Reid sadly passed away in 2000, having spent much of his professional life as a social worker. Alongside his passion for photography, supporting homeless people and in particular those with drug and alcohol issues was a hugely important to Reid. The sheer volume of mourners at his funeral paid testament to the impact he made to the lives of so many.
This humility is clearly evident across his work, which challenges the perceptions of hostility between rival fans at local derby matches. Reid himself said:
“”The chief interest in the whole body of work was the way in which the football supporters of Manchester United and Manchester City used to dress and treat the whole match as if it were a carnival. Despite all press reports, there was very little violence, and the fans I found most helpful in assisting with the project. They were always aware of the angle I was taking with the work. I carried around copies of the photos I was going to be using to show them I was not exploiting them by misrepresenting them in any way.”
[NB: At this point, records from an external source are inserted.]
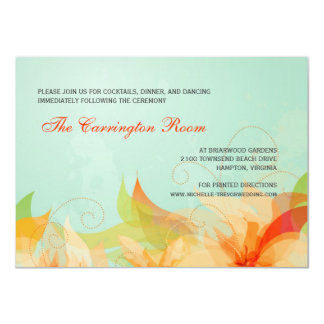 "Reception Card Abstract Floral Wedding Invitations 4.5"" X 6.25"" Invitation Card"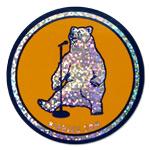 Birbigs! Standup Bear Sparkly Sticker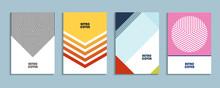 Vector Design Templates. Backg...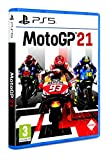MotoGP 21 - Playstation 5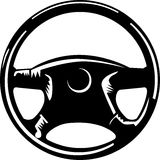 Steering wheel. Clip art illustration of a black and white steering wheel Stock Photography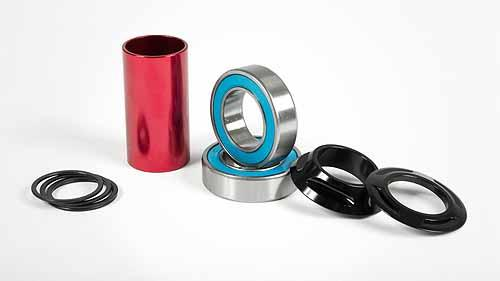 S&M MID BOTTOM BRACKET 24mm Black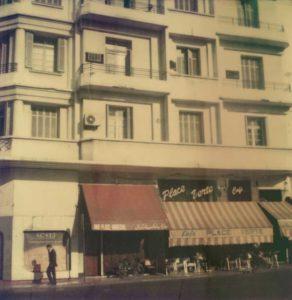 Casablanca, Le café La place verte #13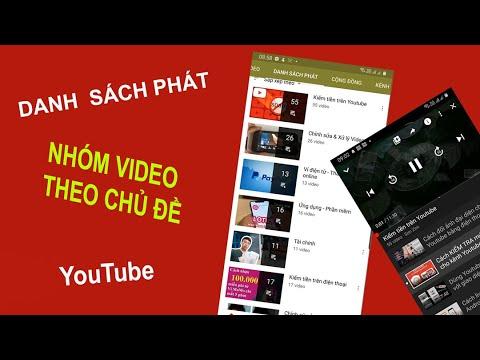 Cách tạo danh sách phát Youtube bằng điện thoại | Tạo playlist Youtube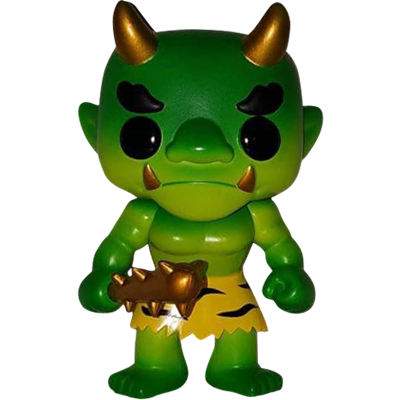 Funko Pop! Asia Oni (Green) Icon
Tim Desmond, CEO of the National Football Museum said: “It is an honour to be displaying Reid’s work at the National Football Museum and we would like to thank his family for enabling us to showcase such a personal collection. By their very nature, derby matches are often synonymous with the aggressive and confrontational aspects of football when they also play an important role bring people together in their shared love for the beautiful game. Manchester is home to one of the most famous derby fixtures in the world, so it feels very fitting to host it here.”
A City United is on display at the National Football Museum until end January 2024. Entry to the exhibition is included within the museum’s admission ticket.